The rise of social media requires parties to understand and quickly execute on collection plans that account for this ever-changing world. Messaging platforms, microblogging, and other electronic communications of a personal nature must be weighed in assessing their discoverability.
With the rise of initial coin offerings and blockchain distributed ledgers, in addition to the litigation and regulatory issues these new technologies bring, issues of corporate governance and oversight will require some thought as related to blockchain distributed ledgers.

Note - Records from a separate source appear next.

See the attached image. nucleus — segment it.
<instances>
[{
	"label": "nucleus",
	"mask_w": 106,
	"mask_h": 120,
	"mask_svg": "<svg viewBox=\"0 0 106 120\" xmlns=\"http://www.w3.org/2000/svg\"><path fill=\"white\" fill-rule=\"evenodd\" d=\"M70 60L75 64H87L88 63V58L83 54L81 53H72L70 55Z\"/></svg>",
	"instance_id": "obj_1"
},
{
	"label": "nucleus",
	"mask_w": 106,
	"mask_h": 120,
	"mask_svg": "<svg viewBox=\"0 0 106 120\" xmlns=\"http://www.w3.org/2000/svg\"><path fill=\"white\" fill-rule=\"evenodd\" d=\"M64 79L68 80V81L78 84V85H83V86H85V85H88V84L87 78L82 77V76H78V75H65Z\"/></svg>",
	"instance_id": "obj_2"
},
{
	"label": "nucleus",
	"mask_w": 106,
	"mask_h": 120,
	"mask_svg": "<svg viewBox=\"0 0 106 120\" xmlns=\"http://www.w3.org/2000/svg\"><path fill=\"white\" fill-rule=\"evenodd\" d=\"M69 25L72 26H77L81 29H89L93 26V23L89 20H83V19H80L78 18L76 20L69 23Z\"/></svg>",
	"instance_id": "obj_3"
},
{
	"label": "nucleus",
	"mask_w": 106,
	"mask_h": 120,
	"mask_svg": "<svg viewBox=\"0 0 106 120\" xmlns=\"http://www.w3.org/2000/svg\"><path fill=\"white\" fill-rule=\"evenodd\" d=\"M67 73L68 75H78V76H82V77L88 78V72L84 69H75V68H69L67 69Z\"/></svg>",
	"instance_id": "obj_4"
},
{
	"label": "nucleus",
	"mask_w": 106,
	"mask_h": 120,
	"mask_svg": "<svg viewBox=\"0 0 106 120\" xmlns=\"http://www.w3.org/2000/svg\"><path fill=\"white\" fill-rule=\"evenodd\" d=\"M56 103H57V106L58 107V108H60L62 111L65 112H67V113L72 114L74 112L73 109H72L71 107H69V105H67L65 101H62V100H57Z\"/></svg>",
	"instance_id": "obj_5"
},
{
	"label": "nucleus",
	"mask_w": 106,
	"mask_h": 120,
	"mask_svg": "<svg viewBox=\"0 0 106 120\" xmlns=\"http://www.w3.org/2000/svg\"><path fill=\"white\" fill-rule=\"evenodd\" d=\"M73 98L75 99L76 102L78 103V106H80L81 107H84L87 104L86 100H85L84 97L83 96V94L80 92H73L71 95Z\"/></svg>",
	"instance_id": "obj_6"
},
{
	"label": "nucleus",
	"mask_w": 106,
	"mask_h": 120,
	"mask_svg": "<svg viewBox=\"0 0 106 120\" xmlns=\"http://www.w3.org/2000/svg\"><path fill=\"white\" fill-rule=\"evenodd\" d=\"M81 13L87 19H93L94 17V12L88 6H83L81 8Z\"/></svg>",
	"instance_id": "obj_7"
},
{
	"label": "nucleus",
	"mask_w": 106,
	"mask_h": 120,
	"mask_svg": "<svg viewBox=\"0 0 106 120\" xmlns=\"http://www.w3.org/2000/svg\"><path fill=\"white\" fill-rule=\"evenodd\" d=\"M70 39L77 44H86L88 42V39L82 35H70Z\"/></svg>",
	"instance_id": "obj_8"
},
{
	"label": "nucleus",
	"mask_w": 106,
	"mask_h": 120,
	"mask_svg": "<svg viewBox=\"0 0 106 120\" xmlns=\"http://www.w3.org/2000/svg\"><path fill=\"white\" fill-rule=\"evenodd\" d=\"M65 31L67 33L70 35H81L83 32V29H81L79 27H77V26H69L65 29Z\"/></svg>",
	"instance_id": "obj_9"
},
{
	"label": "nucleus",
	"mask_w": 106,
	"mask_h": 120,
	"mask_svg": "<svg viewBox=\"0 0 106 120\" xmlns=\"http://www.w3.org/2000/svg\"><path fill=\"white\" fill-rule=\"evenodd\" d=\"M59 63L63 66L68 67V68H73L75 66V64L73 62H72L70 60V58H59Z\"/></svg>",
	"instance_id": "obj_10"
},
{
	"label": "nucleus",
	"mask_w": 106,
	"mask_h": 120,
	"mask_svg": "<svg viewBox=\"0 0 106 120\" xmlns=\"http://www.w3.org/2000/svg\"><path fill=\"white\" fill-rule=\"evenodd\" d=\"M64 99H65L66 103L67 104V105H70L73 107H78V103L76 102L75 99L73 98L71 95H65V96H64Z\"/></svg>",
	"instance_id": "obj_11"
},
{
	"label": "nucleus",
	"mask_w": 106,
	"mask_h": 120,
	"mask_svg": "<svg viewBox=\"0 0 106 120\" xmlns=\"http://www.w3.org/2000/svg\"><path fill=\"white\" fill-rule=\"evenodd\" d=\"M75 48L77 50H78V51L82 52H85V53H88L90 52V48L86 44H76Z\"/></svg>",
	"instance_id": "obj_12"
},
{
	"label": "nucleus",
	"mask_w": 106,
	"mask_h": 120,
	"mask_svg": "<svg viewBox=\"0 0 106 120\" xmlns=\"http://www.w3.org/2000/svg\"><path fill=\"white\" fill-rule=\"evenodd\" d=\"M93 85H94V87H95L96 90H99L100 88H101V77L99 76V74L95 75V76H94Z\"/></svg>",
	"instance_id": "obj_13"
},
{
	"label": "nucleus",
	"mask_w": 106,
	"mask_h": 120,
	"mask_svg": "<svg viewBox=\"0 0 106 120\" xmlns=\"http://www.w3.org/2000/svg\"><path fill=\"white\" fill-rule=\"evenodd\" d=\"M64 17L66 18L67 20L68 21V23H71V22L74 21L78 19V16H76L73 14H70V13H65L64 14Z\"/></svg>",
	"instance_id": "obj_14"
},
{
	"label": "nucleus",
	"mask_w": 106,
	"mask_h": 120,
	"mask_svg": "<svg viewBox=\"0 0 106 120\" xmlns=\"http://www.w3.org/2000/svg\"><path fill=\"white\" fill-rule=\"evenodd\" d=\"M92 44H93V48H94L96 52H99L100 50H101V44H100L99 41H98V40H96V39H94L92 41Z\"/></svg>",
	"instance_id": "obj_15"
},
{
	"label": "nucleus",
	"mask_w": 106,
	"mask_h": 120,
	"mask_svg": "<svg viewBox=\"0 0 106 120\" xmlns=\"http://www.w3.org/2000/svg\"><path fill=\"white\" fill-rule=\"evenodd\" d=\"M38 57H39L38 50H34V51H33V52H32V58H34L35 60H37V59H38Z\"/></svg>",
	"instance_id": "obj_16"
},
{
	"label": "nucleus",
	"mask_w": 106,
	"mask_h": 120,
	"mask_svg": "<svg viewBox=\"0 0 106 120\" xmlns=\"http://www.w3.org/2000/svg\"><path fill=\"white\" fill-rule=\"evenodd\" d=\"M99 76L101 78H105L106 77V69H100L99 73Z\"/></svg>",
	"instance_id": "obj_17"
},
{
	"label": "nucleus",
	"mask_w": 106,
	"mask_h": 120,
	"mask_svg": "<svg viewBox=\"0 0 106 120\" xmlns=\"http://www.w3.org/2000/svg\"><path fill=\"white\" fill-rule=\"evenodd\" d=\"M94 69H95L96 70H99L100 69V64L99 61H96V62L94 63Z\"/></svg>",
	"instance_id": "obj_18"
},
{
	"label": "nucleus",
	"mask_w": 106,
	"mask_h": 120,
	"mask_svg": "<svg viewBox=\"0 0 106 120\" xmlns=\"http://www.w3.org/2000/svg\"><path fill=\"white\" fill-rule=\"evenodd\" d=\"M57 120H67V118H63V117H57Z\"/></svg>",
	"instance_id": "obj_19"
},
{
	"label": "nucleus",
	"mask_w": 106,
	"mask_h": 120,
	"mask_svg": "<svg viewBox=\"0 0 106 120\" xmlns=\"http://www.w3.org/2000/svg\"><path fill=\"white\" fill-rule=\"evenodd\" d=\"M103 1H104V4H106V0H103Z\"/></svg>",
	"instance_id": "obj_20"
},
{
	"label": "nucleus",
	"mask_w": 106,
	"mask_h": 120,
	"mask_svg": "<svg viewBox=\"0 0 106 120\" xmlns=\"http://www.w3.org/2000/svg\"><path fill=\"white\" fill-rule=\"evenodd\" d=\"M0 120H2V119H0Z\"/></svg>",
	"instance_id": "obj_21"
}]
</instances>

Virtual currencies may become another area in which the evolving technology will require management of risk to a new level, and therefore will require employees in the organization to have an understanding of the implications of their use.
As in-house counsel develops capabilities in these areas, and as small and mid-size firms seek to partner with larger firms with respect to the application of these and related processes and technologies to the legal issues presented in a corporate governance context, the trend toward increased reliance on technology will only increase.
For parties involved in the litigation process, and for courts, the challenge will be identifying the proper balance between efficiency and the application of principles of fairness, without subordinating one to the other in inappropriate ways. This balancing act will require the continuous effort of all parties involved in the litigation process.